◆ Action item: Only the lines from the start of the entries through the line with "Standing vote fraction: 60%." are wanted; please output them exactly.

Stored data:
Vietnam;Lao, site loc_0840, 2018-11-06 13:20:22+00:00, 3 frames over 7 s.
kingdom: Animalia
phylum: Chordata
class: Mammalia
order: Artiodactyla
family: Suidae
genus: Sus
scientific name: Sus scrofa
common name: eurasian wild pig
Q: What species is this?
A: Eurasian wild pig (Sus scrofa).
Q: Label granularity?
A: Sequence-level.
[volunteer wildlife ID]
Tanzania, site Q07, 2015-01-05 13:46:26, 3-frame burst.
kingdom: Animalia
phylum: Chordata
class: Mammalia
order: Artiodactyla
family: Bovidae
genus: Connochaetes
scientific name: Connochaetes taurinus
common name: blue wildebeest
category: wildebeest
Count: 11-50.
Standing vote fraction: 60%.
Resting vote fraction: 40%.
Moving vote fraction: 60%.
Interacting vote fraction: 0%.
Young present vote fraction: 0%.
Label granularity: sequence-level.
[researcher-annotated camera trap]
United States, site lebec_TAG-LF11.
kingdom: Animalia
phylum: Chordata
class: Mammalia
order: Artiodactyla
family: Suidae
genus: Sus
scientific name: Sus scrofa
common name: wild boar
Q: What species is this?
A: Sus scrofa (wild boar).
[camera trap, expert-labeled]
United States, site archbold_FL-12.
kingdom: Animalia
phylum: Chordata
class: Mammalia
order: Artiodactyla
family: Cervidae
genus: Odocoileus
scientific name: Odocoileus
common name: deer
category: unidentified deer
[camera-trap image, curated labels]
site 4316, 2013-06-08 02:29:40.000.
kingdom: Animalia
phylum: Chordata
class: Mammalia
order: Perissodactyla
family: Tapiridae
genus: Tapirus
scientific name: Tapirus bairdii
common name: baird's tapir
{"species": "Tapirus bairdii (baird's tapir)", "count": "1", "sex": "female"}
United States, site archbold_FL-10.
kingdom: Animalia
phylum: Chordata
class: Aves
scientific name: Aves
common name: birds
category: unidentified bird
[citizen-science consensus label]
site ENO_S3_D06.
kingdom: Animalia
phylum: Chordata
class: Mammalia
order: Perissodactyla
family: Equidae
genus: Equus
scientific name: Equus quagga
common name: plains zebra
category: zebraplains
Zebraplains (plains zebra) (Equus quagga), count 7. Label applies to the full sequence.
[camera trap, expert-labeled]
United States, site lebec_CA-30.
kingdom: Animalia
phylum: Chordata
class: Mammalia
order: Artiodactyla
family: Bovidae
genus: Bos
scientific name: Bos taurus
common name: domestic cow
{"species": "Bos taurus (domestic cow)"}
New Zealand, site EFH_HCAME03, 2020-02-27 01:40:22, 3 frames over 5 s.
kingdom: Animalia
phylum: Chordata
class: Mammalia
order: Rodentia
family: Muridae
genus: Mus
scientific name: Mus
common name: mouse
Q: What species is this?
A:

◆ Reply:
Vietnam;Lao, site loc_0840, 2018-11-06 13:20:22+00:00, 3 frames over 7 s.
kingdom: Animalia
phylum: Chordata
class: Mammalia
order: Artiodactyla
family: Suidae
genus: Sus
scientific name: Sus scrofa
common name: eurasian wild pig
Q: What species is this?
A: Eurasian wild pig (Sus scrofa).
Q: Label granularity?
A: Sequence-level.
[volunteer wildlife ID]
Tanzania, site Q07, 2015-01-05 13:46:26, 3-frame burst.
kingdom: Animalia
phylum: Chordata
class: Mammalia
order: Artiodactyla
family: Bovidae
genus: Connochaetes
scientific name: Connochaetes taurinus
common name: blue wildebeest
category: wildebeest
Count: 11-50.
Standing vote fraction: 60%.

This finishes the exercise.